Speaking at a joint news conference, bloggers Iain Dale, 'Tory Bear' and 'Dungeekin' stated that they were changing their allegiance in response to the 'profound and meaningful campaign tactics' of Labour Minister David Wright MP.
Dale, who had formerly intended to stand as a Conservative Party candidate, confirmed that he had submitted a membership application to the Labour Party and added, "David Wright's description of the Conservatives as 'scum-sucking pigs' was so. . . so . . deep. It touched a nerve deep inside me, appealing to all that I believe to be good and worthy about political debate. I now know that Gordon is The Saviour of the World, and will devote the remainder of my life to ensuring a Glorious Socialist Future."

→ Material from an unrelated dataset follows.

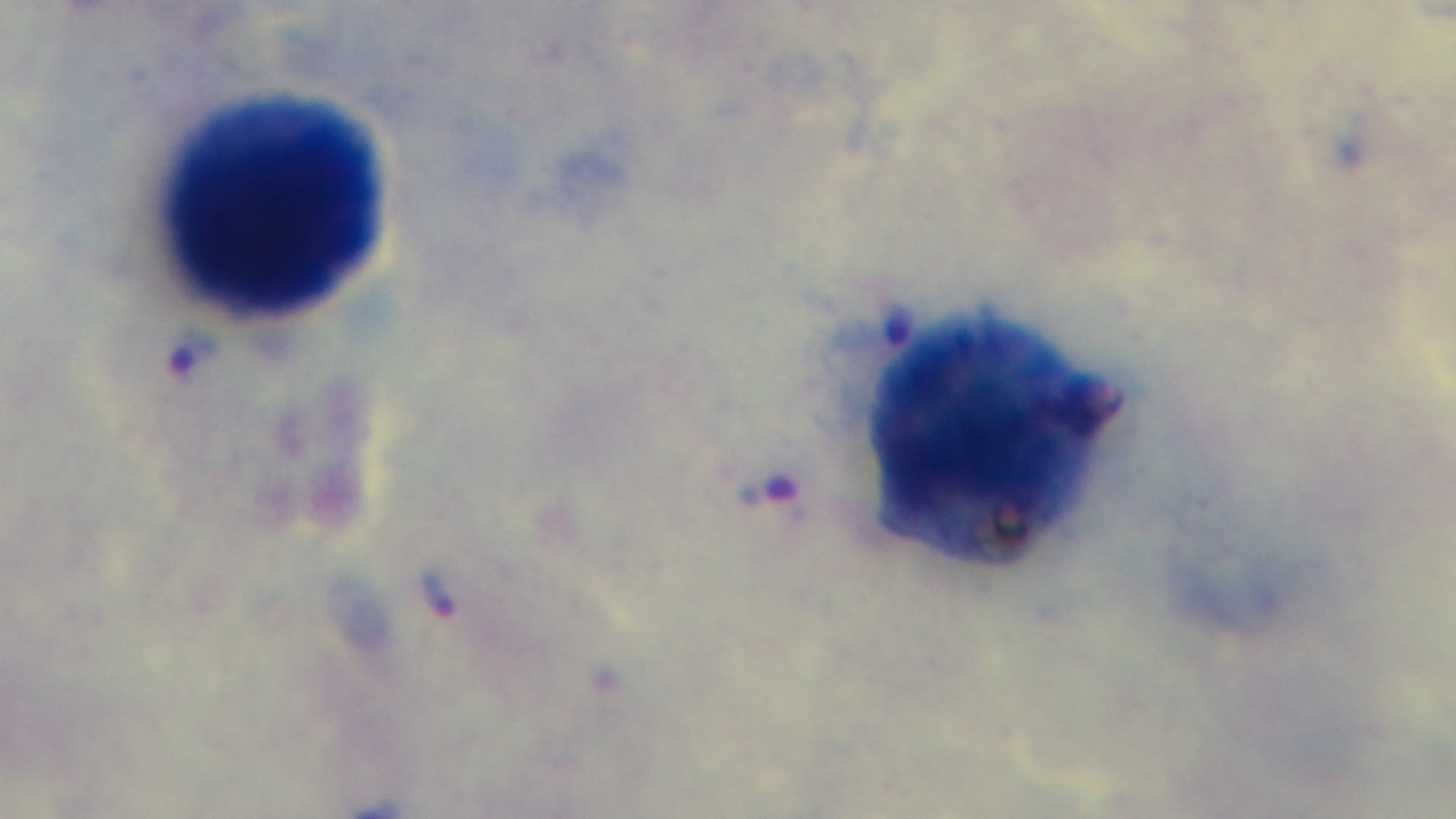 Preparation: thick blood film. Light microscopy. Oil-immersion objective, 100x. Giemsa stain. Malaria status: positive. Captured with a mounted 4K digital camera. Single field of view.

His words were seconded by 'Tory Bear', who said, "David Wright has shown me the error of my ways. I realise now that the 'I've Never Voted Tory' campaign by the Conservatives is an example of the nasty party's dirty campaign methods, forcing voters to look at the issues instead of noting how emotional Gordon can be on-camera with Piers Morgan. With debaters like David Wright MP in the Labour Party, I know now that I was foolish to think that the Tories were the party of the future. How can I have been so blind?"
Satirical blogger 'Dungeekin', who had previously made disparaging comments concerning the Labour Party, confirmed that he is to re-edit all his articles to say nasty things about David Cameron instead. He also said, "Seeing David Wright's erudition was my Damascene moment, and I am now totally converted. I am bowled over by the inherent kindness and gentleness of the Labour Party's Twitter-based campaigning, and hereby bestow all my worldly goods upon Gordon in abject obeisance at his majesty."
Other right-of centre Bloggers are expected to follow Dale, Tory Bear and Dungeekin 'across the floor' in the next few days, as the full impact and sagacity of Wright's ejaculation spread throughout the political blogosphere.
David Wright MP was unavailable for comment, as he was working with his Special Advisers to produce a further 140 characters of profundity, genius, kindness and wit.